Anti-Semitism in the USA today: in Protocols of Zion (USA), feature and documentary filmmaker Mark Levin goes out into New York’s ethnically diverse districts and tracks down the frightening success of the reprint of this book of the same name, which was originally published by the secret service of Russia’s last tsar. Männer Helden und schwule Nazis (Heroes and Gay Nazis) by Rosa von Praunheim (Germany) is about homosexual perpetrators within the Nazi system and gays active in the neo-Nazi scene today. In contrast, Praunheim gives a victim a chance to voice himself in Umsonst gelebt - Walter Schwarze (A Life in Vain – Walter Schwarze). Lutz Hachmeister’s Das Goebbels Experiment (The Goebbels Experiment, Germany) uses archive footage and journal entries to give a telling picture of this Nazi leader’s extremely oscillating conception of himself. The texts are spoken by Udo Samel (English: Kenneth Branagh). With 2 oder 3 Dinge, die ich von ihm weiß (2 or 3 Things I know about him, Germany), Malte Ludin illustrates how deeply rooted a family’s inability is to come to terms with the fact that their father was a Nazi perpetrator.
Overground and underground: George Michael - A Different Story by Southan Morris (Great Britain) conveys George Michael’s personal views and their socio-political dimensions. Jeff Feuerzeig portrays Daniel Johnston, probably the least commercial star in the world, in The Devil and Daniel Johnston (USA) and shows that despite all commercial threats to it, the underground survived the nineties. Similar evidence is provided by Antonia Ganz in her lively film about Berlin’s independent band "Mutter" that cannot be pigeonholed: Wir waren niemals hier (We never were here, Germany).
Sex and Gender
The early seventies: Linda Lovelace became the first international porn icon with the first porn movie to become a worldwide success and a starting point for the emergence of the porn industry: Deep Throat. Randy Barbato and Fenton Bailey tell the film’s story from the inside and depict its lasting impact on society in Inside Deep Throat (USA).

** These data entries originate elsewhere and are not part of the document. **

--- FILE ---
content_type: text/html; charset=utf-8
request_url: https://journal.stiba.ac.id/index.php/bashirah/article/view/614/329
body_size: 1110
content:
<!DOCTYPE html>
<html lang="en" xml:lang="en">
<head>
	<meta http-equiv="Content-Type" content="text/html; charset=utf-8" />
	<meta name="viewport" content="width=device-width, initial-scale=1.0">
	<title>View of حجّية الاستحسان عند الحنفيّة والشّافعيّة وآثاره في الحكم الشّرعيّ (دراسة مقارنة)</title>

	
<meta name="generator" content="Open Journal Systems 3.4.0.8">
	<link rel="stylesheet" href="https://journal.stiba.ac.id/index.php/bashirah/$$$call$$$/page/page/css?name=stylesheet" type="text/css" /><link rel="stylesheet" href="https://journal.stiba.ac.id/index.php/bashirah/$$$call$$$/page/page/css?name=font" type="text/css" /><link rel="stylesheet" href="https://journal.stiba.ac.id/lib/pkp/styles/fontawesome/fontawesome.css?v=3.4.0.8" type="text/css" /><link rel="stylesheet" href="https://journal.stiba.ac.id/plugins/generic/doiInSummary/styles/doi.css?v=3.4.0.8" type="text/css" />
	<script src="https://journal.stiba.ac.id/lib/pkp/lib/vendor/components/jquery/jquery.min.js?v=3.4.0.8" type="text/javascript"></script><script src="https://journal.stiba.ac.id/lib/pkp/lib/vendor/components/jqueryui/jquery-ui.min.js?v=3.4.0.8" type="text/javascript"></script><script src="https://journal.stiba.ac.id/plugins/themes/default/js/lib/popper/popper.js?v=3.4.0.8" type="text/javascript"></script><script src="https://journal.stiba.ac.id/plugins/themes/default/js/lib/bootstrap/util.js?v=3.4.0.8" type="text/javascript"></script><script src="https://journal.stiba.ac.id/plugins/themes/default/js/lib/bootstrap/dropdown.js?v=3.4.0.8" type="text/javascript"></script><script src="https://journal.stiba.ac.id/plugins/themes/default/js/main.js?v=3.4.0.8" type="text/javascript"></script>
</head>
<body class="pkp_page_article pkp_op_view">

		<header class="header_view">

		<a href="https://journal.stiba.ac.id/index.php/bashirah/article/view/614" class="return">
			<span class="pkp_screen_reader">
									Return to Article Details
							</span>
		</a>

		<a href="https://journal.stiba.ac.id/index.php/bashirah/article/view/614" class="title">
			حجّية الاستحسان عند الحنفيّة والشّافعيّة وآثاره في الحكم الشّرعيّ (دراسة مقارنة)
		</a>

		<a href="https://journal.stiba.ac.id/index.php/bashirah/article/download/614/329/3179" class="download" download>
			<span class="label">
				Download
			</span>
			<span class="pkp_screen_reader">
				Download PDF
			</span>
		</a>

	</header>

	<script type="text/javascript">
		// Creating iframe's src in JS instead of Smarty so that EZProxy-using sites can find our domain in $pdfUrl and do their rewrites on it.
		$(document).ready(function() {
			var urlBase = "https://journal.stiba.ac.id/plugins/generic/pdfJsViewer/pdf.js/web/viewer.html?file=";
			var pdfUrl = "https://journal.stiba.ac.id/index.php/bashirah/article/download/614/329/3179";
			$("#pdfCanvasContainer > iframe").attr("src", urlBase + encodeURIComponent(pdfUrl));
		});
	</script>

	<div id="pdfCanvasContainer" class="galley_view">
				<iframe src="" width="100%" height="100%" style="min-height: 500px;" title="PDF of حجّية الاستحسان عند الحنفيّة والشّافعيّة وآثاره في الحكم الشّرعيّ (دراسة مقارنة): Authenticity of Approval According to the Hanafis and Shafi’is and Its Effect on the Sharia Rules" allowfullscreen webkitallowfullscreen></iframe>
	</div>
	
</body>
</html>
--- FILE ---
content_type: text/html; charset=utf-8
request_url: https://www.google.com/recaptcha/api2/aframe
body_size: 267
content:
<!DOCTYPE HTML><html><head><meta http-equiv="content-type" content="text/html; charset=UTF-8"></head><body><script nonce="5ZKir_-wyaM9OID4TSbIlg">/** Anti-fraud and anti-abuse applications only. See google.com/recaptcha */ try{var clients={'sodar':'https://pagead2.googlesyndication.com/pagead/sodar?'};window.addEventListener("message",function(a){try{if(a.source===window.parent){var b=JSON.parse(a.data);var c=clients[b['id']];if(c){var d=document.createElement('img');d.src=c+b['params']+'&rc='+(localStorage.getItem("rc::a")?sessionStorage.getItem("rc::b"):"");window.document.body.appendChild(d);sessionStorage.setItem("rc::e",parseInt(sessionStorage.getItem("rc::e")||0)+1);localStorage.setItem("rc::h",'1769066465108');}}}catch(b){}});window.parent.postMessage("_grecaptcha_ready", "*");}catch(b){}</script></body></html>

In 2003 these directors also participated in the Panorama with Party Monster. And then a complementary film from the early seventies, the first gay porn icon: That Man: Peter Berlin by Jim Tushinski (USA) traces the self-made success of this Berliner by birth. Walter Stokman’s Based On A True Story (The Netherlands) tells the true tale behind Sidney Lumet’s masterpiece Dog Day Afternoon, a story of bank robbery and transsexuality which won an Oscar for the best screenplay in 1976. And also the issue of transgender today: Gender X (Germany) reveals the modern and deeply different self-image which young gender benders have in present-day Berlin. How the Internet has come to monopolize sexual transactions is portrayed by Jochen Hick in Cycles Of Porn - Sex/Life in L.A. Part 2 (Germany).
And last but not least, a historical look at the lesbian world in Switzerland: Veronika Minder’s Katzenball (Feline Masquerade, Switzerland) gives women of different ages and walks of life a chance to voice themselves and by doing so forges links between the past and the future.
The selection for the Panorama’s main programme and for Panorama Special and Panorama Short Film will be concluded within the next days.